• Selected text
BEGIN

III. The biological no answer

Those who wish to maintain a strong ‘biological identity’ can argue that the same combination of oocyte and sperm that formed the subject/object person X of the thought experiment cannot possibly meet and form the zygote one year earlier or later. As far as oocytes concerned, they are ‘for life’ meaning that normally women are born with a stock of oocytes in their ovaries, couple millions, and this reservoir gets depleted throughout their lives with usually no viable oocytes remaining at menopause. So your particular founder oocyte could back you up for decades.

But sperms are not for life and they don’t come as a starter pack at birth of a man. Most importantly they usually last only couple tens of days, one such number provided in the literature (floating around in the internet, but will check it stricter later, after all am a biologist by default) is 74 days

And that is bad news concerning the idea of being born a year later or earlier, since a year is at least 365 days. On the other hand since 365 is only ~5 times as big as 74 days, for those biologically inclined we can make an exception to keep them in the philosophy game and limit this thought experiment to days or tens of days instead of years and ask whether X thinks X could have been born DOB+/-10, 20, 30, 40, 50 days  later/earlier. This way, the ‘biological no’ answer objection is not valid and can be compatible with a more permissive position.

Another logical possibility is to assume not just that I have been born years later or earlier, but for the actual sperm participating in my birth…

Although bodily identity and biological identity is a broader concept than zygotic identity, which is really the point here, but we assume here (probably safely) that zygotic identity is a necessary condition of both biological and bodily identities.

IV. The predestinationist

From biologist (possibly physicalist, but that might warrant a separate look) waters we are arriving to more spiritual/religious waters, when the concept/doctrine of predestination fixes one random sequence in space-time for a life history of a particular person and part of this package is the DOB of X, fixed once and for all. From this point of view the question of modulating this DOB might be a no-go, even without considering how this might affect personal identity, or even having a detailed account of personal identity within this framework. One problem a predestinationist encounters is how to reconcile their central doctrine with the outright convention underlying the Gregorian calendar, or any other calendars as a matter of fact.

END

• Work instructions
1. What figure from the literature does the passage give for how long sperm usually last?
2. Please summarize the passage in two sentences.

[Records from a collection]
BEGIN

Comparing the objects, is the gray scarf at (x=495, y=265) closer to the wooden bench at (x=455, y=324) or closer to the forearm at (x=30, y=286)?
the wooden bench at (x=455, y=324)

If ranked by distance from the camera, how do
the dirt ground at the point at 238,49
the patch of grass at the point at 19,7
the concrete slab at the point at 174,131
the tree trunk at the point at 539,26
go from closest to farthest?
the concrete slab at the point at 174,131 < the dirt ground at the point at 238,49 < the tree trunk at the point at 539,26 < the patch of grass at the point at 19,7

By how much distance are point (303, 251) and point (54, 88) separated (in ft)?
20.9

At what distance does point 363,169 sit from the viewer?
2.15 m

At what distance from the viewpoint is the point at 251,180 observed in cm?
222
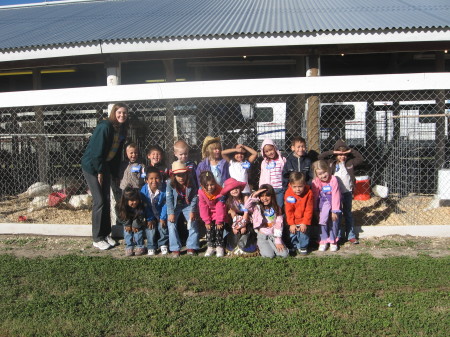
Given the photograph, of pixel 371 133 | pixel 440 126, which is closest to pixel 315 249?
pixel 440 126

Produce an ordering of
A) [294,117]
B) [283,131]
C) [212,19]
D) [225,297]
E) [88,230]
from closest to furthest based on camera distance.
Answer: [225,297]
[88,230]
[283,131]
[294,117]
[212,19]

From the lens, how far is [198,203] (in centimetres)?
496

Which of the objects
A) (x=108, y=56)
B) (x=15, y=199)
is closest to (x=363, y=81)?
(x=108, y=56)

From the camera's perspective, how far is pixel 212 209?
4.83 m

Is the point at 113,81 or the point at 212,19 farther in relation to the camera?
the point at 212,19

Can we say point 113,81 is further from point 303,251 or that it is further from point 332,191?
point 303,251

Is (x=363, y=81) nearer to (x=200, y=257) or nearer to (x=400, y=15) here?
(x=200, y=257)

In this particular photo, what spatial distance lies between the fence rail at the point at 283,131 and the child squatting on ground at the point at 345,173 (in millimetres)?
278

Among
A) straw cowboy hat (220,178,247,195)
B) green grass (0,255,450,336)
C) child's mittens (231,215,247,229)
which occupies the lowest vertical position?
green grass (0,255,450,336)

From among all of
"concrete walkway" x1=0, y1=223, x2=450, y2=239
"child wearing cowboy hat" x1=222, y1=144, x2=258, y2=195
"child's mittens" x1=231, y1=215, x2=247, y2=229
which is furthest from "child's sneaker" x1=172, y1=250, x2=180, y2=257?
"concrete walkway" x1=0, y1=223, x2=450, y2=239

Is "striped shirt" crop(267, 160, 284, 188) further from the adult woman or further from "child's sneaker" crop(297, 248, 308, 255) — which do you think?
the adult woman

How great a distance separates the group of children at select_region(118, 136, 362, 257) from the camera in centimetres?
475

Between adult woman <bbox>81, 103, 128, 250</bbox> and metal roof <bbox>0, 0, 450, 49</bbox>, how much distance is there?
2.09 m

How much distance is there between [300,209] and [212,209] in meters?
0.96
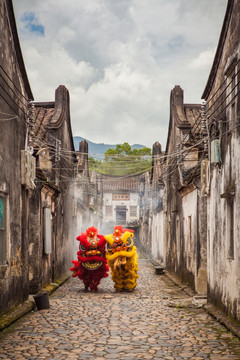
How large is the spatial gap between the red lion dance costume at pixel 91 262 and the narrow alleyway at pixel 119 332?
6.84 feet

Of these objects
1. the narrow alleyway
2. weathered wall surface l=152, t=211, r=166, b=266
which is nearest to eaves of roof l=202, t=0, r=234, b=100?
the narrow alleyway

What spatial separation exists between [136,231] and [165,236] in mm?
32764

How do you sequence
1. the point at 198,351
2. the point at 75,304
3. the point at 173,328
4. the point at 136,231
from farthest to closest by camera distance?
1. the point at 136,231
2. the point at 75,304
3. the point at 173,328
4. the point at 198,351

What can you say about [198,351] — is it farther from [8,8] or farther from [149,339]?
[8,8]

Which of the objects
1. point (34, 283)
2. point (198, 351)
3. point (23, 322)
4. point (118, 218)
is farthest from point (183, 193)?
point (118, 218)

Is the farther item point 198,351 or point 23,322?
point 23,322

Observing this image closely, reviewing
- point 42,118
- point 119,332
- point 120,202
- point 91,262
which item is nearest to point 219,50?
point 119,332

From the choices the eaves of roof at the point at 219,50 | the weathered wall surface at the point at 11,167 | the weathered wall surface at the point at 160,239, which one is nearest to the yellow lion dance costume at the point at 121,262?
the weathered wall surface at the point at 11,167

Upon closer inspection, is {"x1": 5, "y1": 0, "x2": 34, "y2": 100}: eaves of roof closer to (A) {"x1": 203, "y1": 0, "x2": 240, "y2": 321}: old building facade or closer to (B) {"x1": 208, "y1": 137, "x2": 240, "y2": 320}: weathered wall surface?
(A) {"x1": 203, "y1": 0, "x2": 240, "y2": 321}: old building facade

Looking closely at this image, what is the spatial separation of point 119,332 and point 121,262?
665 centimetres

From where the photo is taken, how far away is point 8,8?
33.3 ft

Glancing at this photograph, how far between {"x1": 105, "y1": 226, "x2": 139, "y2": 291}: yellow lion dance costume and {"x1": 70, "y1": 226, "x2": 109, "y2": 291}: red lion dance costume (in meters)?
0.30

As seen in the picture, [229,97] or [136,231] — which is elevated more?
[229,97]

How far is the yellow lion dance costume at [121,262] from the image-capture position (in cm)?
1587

END

• Answer list
1. 74 days.

2. Because oocytes can last for decades but sperm usually last only tens of days, the biological objection rules out being born a year earlier or later, though limiting the thought experiment to shifts of days or tens of days makes that objection invalid. Under the predestinationist view, a person's date of birth is fixed once and for all, so changing it may be a no-go, yet this doctrine must be reconciled with the convention underlying the Gregorian and other calendars.